Onde é que andou crescendo aquela danadinha, que você não percebeu? Cadê aquele cheirinho de leite sobre a pele? Cadê a pazinha de brincar na areia, as festinhas de aniversário com palhaços, amiguinhos e o primeiro uniforme do maternal?
A criança está crescendo num ritual de obediência orgânica, desobediência civil. Entre hambúrguer e refrigerante nas esquinas, lá estão nossos filhos com o uniforme de sua geração: incômodas mochilas da moda nos ombros, ou então blusas amarradas na cintura. Está quente, achamos que vão estragar a blusa, mas não tem jeito, é o emblema da geração.
Pois ali estamos, com os cabelos já embranquecidos. Esses são os filhos que conseguimos gerar apesar dos golpes dos ventos, crescendo meio amestrados, observando nossos muito erros. Não mais os colheremos nas portas das discotecas e festas, quando surgiam entre gírias canções. Passou o tempo do balé, do inglês, da natação, do judô. Saíram do banco de trás e passaram para o volante das próprias vidas.
Deveríamos ter ido mais à cama deles ao anoitecer, para ouvir sua alma respirando conversas e confidências entre os lençóis da infância e os adolescentes cobertos, naquele quarto cheio de adesivos, posters, agendas coloridas e músicas ensurdecedoras. Não, não os levamos vezes suficientes aos parques de diversão, ao shopping, não lhe compramos todos os sorvetes merecidos. Eles cresceram sem que esgotássemos neles todo o nosso afeto.
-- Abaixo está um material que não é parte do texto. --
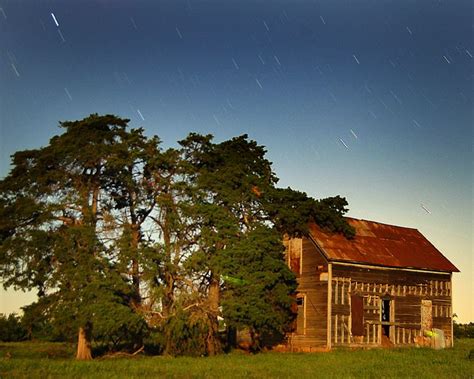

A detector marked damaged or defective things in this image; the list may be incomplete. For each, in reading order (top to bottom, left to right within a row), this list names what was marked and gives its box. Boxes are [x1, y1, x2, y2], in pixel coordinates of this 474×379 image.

rusty metal roof [310, 220, 458, 274]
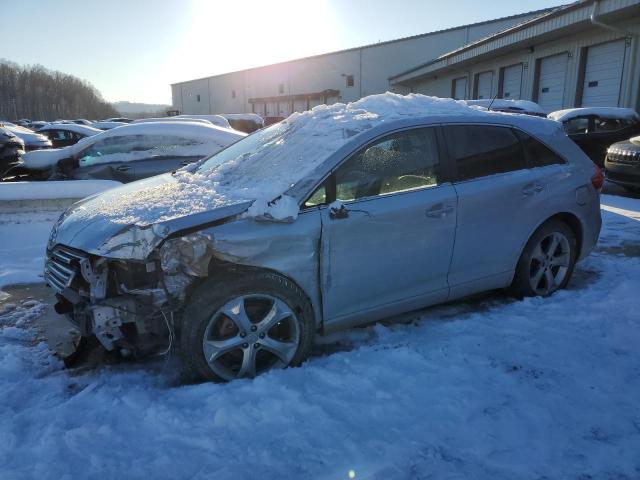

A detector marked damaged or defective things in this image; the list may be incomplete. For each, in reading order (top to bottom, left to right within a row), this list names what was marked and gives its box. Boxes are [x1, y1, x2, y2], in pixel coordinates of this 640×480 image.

damaged toyota venza [43, 92, 600, 380]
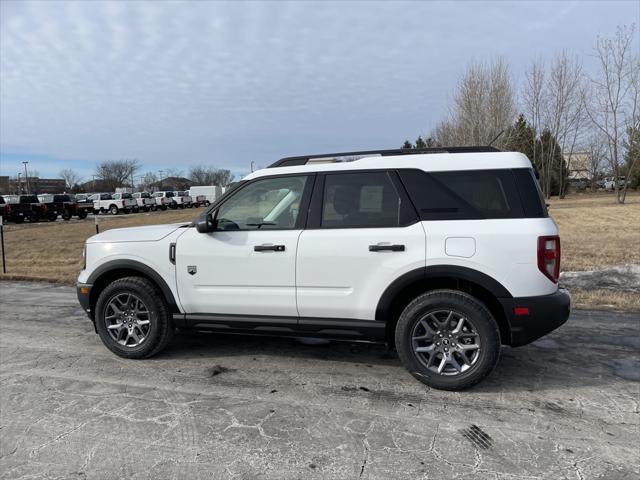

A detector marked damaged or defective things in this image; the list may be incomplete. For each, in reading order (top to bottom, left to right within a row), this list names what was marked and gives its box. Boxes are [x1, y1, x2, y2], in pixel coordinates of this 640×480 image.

cracked pavement [0, 282, 636, 480]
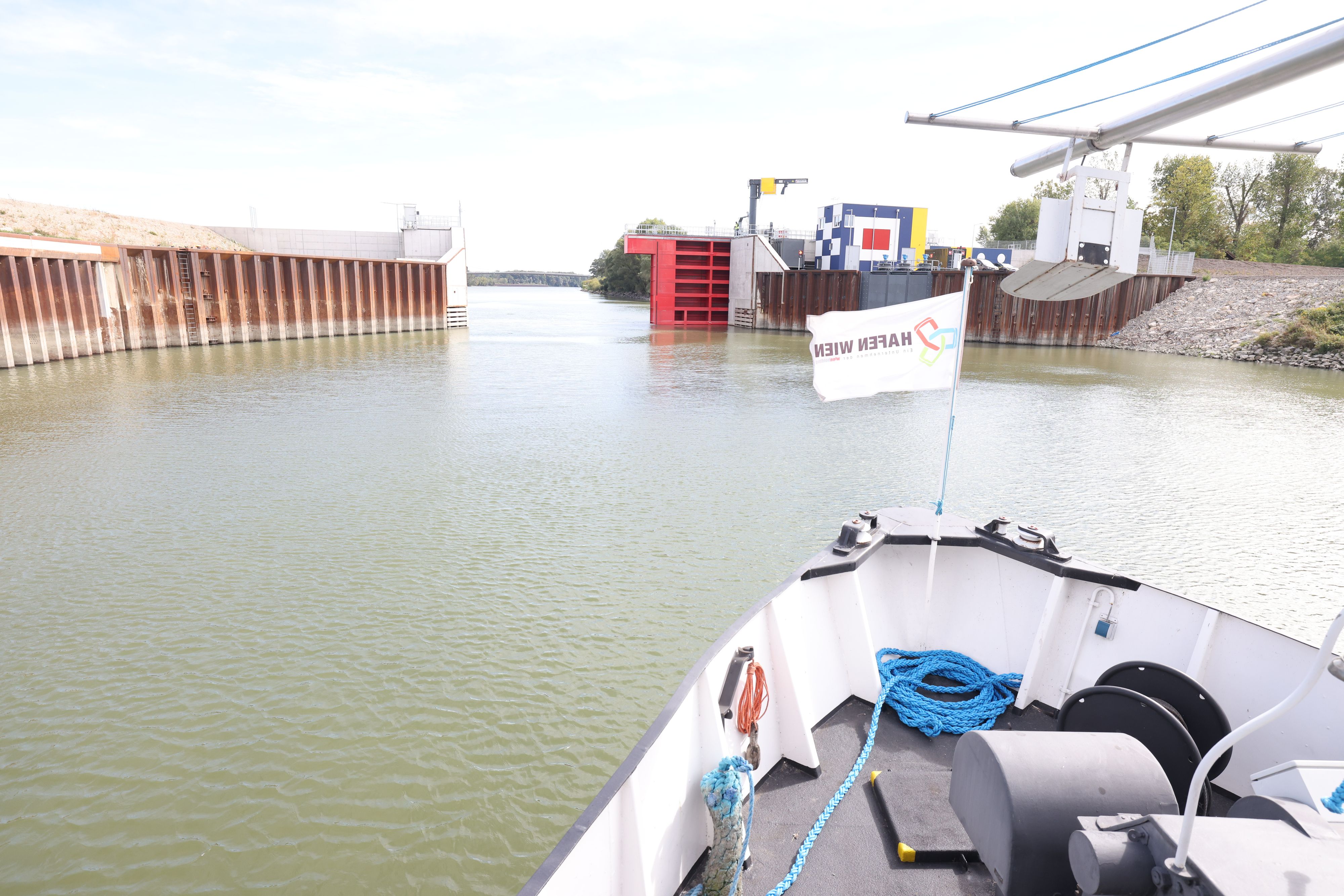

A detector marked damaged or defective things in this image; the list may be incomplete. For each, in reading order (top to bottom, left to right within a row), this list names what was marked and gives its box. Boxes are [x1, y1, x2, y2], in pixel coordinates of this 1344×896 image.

rusty sheet pile wall [1, 246, 457, 368]
rusty sheet pile wall [753, 270, 1193, 344]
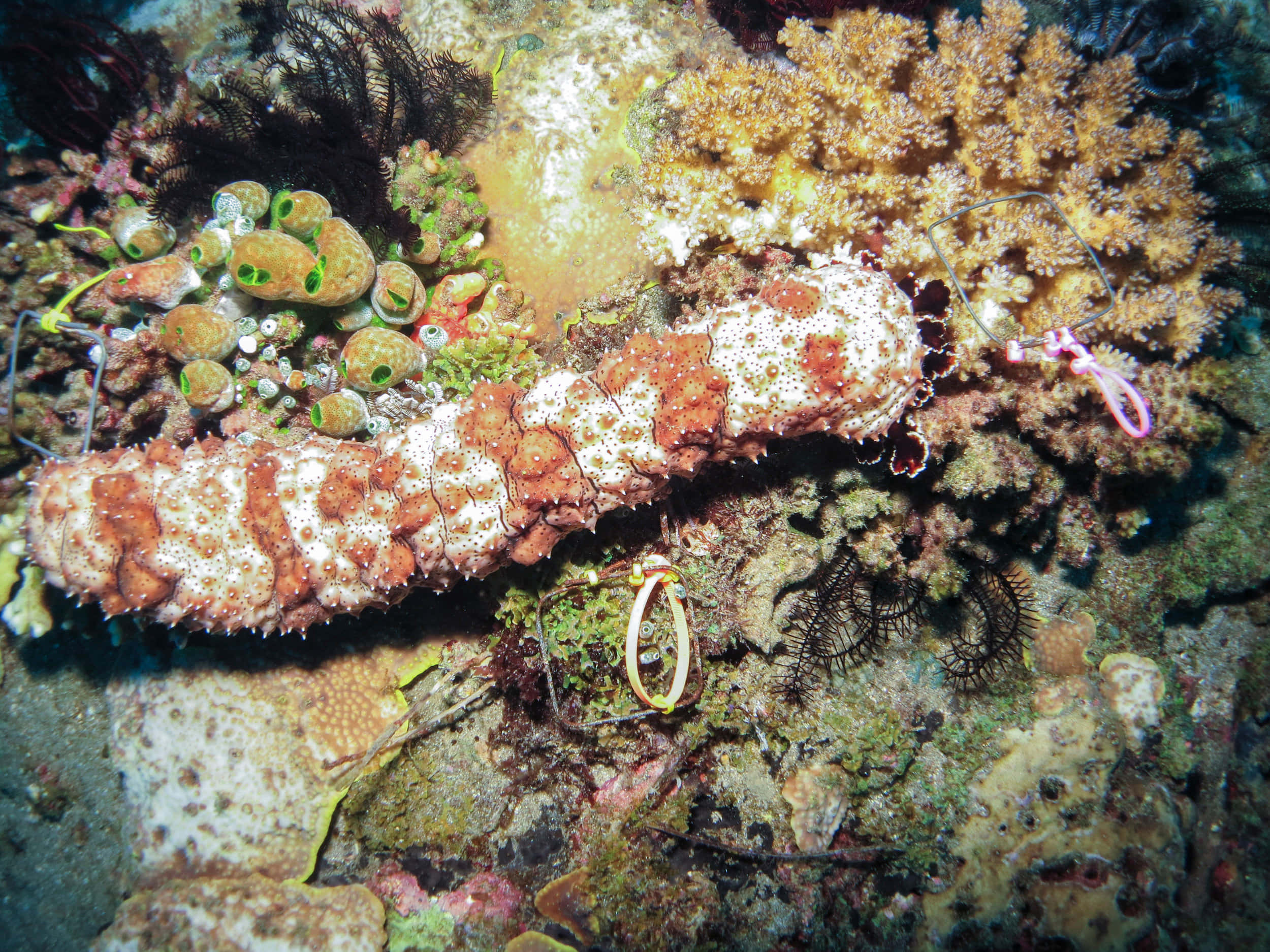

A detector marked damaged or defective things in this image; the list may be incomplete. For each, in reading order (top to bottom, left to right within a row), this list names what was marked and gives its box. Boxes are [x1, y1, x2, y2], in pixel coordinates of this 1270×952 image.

bent metal wire [5, 270, 110, 459]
No princípio, subiam a serra ou iam à cada de praia entre embrulhos, bolachas, engarrafamentos, natais, páscoas, piscinas e amiguinhos. Sim, havia as brigas dentro do carro, disputa pela janela, pedido de chicletes e sanduíches, cantorias infantis. Depois chegou a idade: em que viajar com os pais começou a ser um esforço, pois era impossível largar a turma e os primeiros namorados. Os pais ficaram, então, exilados dos filhos. Tinham a solidão que sempre desejaram, mas, não de repente, e morriam de saudades de seus filhos.
O jeito é esperar. Qualquer hora podem nos dar netos. O neto é a hora do carinho ocioso e estocado não exercido nos próprios filhos e que não pode morrer conosco. Por isso os avós são tão desmensurados e distribuem tão incontrolável afeição. Os netos são a última oportunidade de reeditar o nosso afeto.
Por isso é necessário fazer alguma coisa antes que eles cresçam.